Copy the lines verbatim, beginning with the line that contains "Tanzania, site P05, 2014-11-12" and continuing through the end of the data, and only those lines.

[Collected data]
=== Section Start ===
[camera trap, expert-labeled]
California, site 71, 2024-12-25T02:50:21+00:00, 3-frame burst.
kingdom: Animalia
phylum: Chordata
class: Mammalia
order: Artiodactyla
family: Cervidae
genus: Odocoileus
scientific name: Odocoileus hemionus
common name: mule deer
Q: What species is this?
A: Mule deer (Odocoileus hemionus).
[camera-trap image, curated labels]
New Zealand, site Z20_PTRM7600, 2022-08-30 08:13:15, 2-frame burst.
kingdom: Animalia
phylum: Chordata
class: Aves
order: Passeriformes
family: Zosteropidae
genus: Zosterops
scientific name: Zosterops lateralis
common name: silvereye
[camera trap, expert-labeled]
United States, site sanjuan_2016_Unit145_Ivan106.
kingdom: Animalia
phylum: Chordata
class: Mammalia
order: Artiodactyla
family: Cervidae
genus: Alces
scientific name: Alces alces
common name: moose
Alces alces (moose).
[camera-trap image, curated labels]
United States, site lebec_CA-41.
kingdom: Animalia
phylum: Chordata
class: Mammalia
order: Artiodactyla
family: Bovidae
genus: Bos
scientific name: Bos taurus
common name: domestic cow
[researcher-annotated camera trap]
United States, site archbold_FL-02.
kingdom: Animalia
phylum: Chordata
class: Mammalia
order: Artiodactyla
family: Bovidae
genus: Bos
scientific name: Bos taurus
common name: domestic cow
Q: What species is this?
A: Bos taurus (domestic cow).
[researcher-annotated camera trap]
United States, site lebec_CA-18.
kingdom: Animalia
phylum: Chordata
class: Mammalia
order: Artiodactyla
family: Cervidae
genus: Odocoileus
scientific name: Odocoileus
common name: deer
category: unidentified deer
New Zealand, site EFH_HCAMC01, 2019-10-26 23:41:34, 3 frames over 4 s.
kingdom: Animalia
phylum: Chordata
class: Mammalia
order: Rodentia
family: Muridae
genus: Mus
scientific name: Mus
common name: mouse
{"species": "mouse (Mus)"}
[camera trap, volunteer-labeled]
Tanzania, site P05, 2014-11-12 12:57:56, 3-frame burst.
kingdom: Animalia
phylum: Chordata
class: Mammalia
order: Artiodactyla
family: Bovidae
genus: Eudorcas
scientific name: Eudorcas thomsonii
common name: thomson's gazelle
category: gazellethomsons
=== Section End ===
Your response:
Tanzania, site P05, 2014-11-12 12:57:56, 3-frame burst.
kingdom: Animalia
phylum: Chordata
class: Mammalia
order: Artiodactyla
family: Bovidae
genus: Eudorcas
scientific name: Eudorcas thomsonii
common name: thomson's gazelle
category: gazellethomsons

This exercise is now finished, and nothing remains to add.